__What you will do__:
Exactly as given, repeat all of the entries.
####################
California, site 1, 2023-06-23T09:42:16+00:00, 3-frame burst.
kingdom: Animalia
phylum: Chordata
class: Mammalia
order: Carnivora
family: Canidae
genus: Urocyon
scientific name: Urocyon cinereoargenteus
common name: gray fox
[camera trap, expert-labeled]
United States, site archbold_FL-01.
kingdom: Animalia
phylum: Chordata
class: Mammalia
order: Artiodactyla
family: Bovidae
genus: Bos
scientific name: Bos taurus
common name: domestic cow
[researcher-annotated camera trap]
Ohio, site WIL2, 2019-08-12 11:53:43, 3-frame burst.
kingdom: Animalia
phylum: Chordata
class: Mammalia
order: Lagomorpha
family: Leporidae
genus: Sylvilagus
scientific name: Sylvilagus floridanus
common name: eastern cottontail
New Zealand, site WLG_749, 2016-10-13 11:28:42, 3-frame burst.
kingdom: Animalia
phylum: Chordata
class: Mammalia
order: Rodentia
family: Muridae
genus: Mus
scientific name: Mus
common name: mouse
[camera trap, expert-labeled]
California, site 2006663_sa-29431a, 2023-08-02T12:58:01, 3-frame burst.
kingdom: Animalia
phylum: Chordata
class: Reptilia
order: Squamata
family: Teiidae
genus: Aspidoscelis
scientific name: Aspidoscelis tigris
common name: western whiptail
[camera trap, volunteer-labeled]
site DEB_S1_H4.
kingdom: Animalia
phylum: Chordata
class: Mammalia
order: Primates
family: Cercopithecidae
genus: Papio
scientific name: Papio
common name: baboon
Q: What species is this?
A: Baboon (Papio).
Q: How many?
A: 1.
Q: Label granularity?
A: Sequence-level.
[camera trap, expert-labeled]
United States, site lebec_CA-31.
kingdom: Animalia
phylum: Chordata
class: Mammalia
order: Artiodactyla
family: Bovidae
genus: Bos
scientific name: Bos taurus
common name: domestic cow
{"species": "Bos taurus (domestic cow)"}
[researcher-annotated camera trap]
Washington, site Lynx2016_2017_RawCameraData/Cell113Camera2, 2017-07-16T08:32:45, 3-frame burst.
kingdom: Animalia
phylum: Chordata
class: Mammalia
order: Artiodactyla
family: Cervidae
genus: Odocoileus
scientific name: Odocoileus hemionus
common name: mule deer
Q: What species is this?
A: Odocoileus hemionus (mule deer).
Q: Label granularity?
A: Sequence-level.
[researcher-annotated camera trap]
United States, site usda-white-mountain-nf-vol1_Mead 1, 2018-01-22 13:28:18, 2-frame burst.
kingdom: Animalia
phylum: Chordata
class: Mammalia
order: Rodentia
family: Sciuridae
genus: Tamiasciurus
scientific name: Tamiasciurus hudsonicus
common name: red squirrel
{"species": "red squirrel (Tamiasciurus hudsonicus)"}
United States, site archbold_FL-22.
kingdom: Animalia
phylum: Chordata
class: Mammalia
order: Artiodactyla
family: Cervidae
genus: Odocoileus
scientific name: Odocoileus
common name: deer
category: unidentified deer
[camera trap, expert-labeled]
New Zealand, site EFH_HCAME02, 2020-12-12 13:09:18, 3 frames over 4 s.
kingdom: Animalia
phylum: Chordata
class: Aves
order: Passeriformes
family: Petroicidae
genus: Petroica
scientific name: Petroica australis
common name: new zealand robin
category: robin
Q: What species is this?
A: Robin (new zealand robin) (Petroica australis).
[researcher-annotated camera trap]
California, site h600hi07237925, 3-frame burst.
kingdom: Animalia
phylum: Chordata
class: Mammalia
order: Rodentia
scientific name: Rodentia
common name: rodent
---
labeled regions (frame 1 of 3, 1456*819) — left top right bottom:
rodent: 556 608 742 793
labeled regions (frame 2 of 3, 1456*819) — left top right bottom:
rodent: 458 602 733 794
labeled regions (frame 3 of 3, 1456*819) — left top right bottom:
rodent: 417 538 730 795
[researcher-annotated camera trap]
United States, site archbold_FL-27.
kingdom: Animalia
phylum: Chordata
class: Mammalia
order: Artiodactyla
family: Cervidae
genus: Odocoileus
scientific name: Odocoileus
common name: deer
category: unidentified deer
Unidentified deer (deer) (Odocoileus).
####################
__Reply__:
California, site 1, 2023-06-23T09:42:16+00:00, 3-frame burst.
kingdom: Animalia
phylum: Chordata
class: Mammalia
order: Carnivora
family: Canidae
genus: Urocyon
scientific name: Urocyon cinereoargenteus
common name: gray fox
[camera trap, expert-labeled]
United States, site archbold_FL-01.
kingdom: Animalia
phylum: Chordata
class: Mammalia
order: Artiodactyla
family: Bovidae
genus: Bos
scientific name: Bos taurus
common name: domestic cow
[researcher-annotated camera trap]
Ohio, site WIL2, 2019-08-12 11:53:43, 3-frame burst.
kingdom: Animalia
phylum: Chordata
class: Mammalia
order: Lagomorpha
family: Leporidae
genus: Sylvilagus
scientific name: Sylvilagus floridanus
common name: eastern cottontail
New Zealand, site WLG_749, 2016-10-13 11:28:42, 3-frame burst.
kingdom: Animalia
phylum: Chordata
class: Mammalia
order: Rodentia
family: Muridae
genus: Mus
scientific name: Mus
common name: mouse
[camera trap, expert-labeled]
California, site 2006663_sa-29431a, 2023-08-02T12:58:01, 3-frame burst.
kingdom: Animalia
phylum: Chordata
class: Reptilia
order: Squamata
family: Teiidae
genus: Aspidoscelis
scientific name: Aspidoscelis tigris
common name: western whiptail
[camera trap, volunteer-labeled]
site DEB_S1_H4.
kingdom: Animalia
phylum: Chordata
class: Mammalia
order: Primates
family: Cercopithecidae
genus: Papio
scientific name: Papio
common name: baboon
Q: What species is this?
A: Baboon (Papio).
Q: How many?
A: 1.
Q: Label granularity?
A: Sequence-level.
[camera trap, expert-labeled]
United States, site lebec_CA-31.
kingdom: Animalia
phylum: Chordata
class: Mammalia
order: Artiodactyla
family: Bovidae
genus: Bos
scientific name: Bos taurus
common name: domestic cow
{"species": "Bos taurus (domestic cow)"}
[researcher-annotated camera trap]
Washington, site Lynx2016_2017_RawCameraData/Cell113Camera2, 2017-07-16T08:32:45, 3-frame burst.
kingdom: Animalia
phylum: Chordata
class: Mammalia
order: Artiodactyla
family: Cervidae
genus: Odocoileus
scientific name: Odocoileus hemionus
common name: mule deer
Q: What species is this?
A: Odocoileus hemionus (mule deer).
Q: Label granularity?
A: Sequence-level.
[researcher-annotated camera trap]
United States, site usda-white-mountain-nf-vol1_Mead 1, 2018-01-22 13:28:18, 2-frame burst.
kingdom: Animalia
phylum: Chordata
class: Mammalia
order: Rodentia
family: Sciuridae
genus: Tamiasciurus
scientific name: Tamiasciurus hudsonicus
common name: red squirrel
{"species": "red squirrel (Tamiasciurus hudsonicus)"}
United States, site archbold_FL-22.
kingdom: Animalia
phylum: Chordata
class: Mammalia
order: Artiodactyla
family: Cervidae
genus: Odocoileus
scientific name: Odocoileus
common name: deer
category: unidentified deer
[camera trap, expert-labeled]
New Zealand, site EFH_HCAME02, 2020-12-12 13:09:18, 3 frames over 4 s.
kingdom: Animalia
phylum: Chordata
class: Aves
order: Passeriformes
family: Petroicidae
genus: Petroica
scientific name: Petroica australis
common name: new zealand robin
category: robin
Q: What species is this?
A: Robin (new zealand robin) (Petroica australis).
[researcher-annotated camera trap]
California, site h600hi07237925, 3-frame burst.
kingdom: Animalia
phylum: Chordata
class: Mammalia
order: Rodentia
scientific name: Rodentia
common name: rodent
---
labeled regions (frame 1 of 3, 1456*819) — left top right bottom:
rodent: 556 608 742 793
labeled regions (frame 2 of 3, 1456*819) — left top right bottom:
rodent: 458 602 733 794
labeled regions (frame 3 of 3, 1456*819) — left top right bottom:
rodent: 417 538 730 795
[researcher-annotated camera trap]
United States, site archbold_FL-27.
kingdom: Animalia
phylum: Chordata
class: Mammalia
order: Artiodactyla
family: Cervidae
genus: Odocoileus
scientific name: Odocoileus
common name: deer
category: unidentified deer
Unidentified deer (deer) (Odocoileus).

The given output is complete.